The sad impression of his sighs; which bears
Ai, Ai, displayed in funeral characters.”
In this section also are included plants which exhibit in some portion of their structure typical markings, such as the Astragalus, which in its root depicts the stars; the Banana, whose fruit, when cut, exhibits a representation of the Holy Cross; and the Bracken Fern, whose stem, when sliced, exhibits traces of letters which are sometimes used for the purposes of love divination. In Ireland, however, the Pteris aquilina is called the Fern of God, because the people imagine that if the stem be cut into three sections, on the first of these sections will be seen the letter G, on the second O, and on the third D—forming the sacred word God.
In the science of plant symbols, not only the names, but the forms, perfumes, and properties of plants have to be considered, as well as the numerical arrangements of their parts. Thus of all sacred symbolical plants, those consisting of petals or calyx-sepals, or leaves, divided into the number Five, were formerly held in peculiar reverence, because among the races of antiquity five was for ages a sacred number.

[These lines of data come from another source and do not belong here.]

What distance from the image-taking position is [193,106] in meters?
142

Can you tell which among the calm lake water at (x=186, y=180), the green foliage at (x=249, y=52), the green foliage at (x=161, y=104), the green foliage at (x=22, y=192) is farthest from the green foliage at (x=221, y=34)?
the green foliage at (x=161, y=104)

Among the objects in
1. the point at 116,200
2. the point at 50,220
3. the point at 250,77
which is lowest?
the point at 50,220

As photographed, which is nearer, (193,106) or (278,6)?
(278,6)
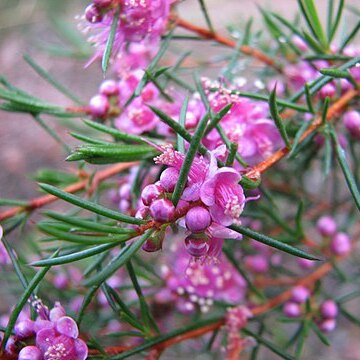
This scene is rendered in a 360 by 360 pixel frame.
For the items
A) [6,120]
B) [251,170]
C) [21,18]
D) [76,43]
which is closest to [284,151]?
[251,170]

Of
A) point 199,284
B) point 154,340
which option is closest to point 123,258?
point 154,340

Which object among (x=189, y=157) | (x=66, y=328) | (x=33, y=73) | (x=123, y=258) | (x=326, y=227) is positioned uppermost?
(x=189, y=157)

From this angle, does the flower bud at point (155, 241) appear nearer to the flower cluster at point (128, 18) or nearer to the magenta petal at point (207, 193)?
the magenta petal at point (207, 193)

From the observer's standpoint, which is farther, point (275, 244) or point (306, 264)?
point (306, 264)

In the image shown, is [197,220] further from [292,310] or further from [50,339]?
[292,310]

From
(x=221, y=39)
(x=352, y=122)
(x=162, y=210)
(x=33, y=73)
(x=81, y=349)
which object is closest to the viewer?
(x=162, y=210)

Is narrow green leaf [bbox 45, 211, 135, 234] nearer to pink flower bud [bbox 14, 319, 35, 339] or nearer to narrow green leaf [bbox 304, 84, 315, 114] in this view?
pink flower bud [bbox 14, 319, 35, 339]

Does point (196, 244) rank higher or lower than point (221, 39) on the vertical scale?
lower

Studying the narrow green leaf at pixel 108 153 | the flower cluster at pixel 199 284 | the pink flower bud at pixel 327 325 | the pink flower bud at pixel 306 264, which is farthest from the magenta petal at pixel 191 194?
the pink flower bud at pixel 306 264
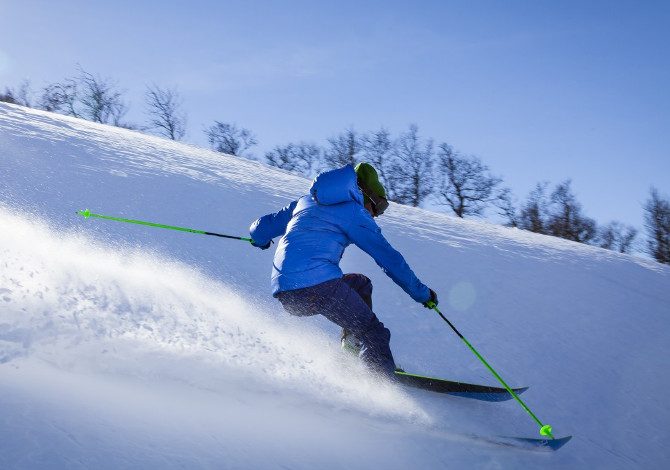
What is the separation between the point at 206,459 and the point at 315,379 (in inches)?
56.4

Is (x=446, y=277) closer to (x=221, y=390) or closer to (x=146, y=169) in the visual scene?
(x=221, y=390)

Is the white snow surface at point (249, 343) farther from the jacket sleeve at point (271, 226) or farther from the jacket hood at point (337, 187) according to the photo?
the jacket hood at point (337, 187)

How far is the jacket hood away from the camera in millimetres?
3342

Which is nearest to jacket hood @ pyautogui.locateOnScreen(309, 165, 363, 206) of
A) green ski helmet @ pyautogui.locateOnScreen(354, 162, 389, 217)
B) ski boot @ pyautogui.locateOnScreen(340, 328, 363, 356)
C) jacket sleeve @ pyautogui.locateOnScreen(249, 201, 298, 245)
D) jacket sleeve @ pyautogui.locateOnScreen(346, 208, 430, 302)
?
jacket sleeve @ pyautogui.locateOnScreen(346, 208, 430, 302)

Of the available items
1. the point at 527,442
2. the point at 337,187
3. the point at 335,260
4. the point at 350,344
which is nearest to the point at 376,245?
the point at 335,260

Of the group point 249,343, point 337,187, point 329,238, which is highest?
point 337,187

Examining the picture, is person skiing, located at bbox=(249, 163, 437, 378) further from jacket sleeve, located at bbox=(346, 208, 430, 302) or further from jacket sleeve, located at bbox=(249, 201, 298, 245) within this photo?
jacket sleeve, located at bbox=(249, 201, 298, 245)

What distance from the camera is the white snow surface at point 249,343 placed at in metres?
2.02

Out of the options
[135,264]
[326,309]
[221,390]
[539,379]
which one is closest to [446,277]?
[539,379]

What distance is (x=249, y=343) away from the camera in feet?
11.5

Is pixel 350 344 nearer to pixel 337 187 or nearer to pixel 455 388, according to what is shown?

The reason of this is thus explained by Bunsen:—“It is well known,” he says, “that the numeral one, the undivided, the eternal, is placed in antithesis to all other numerals. The figure four included the perfect ten, as 1+2+3+4=10. So four represents the All of the universe. Now if we put these together, 4+1 will be the sign of the whole God-Universe.” Three is a number sacred to the most ancient as well as modern worship. Pythagoras called it the perfect number, expressive of “beginning, middle, and end,” and therefore he made it a symbol of deity. Three therefore plays its rôle in plant symbology. Thus the Emblica officinalis, one of the sacred plants of India, was once the exclusive property of the priests, who kept its medicinal virtues secret: it was held in peculiar reverence because of its flowers possessing a six-parted calyx; three stamens, combined; three dichotomous styles; a fleshy fruit, tricoccous and six-seeded; these being all the sacred or double number of Three. In later days, the Shamrock or Trefoil, and the Pansy, or Herb Trinity, were regarded as symbolising the Trinity. Cruciform flowers are, at the present day, all regarded as of good omen, having been marked with the Sign of the Cross, and thus symbolising Redemption.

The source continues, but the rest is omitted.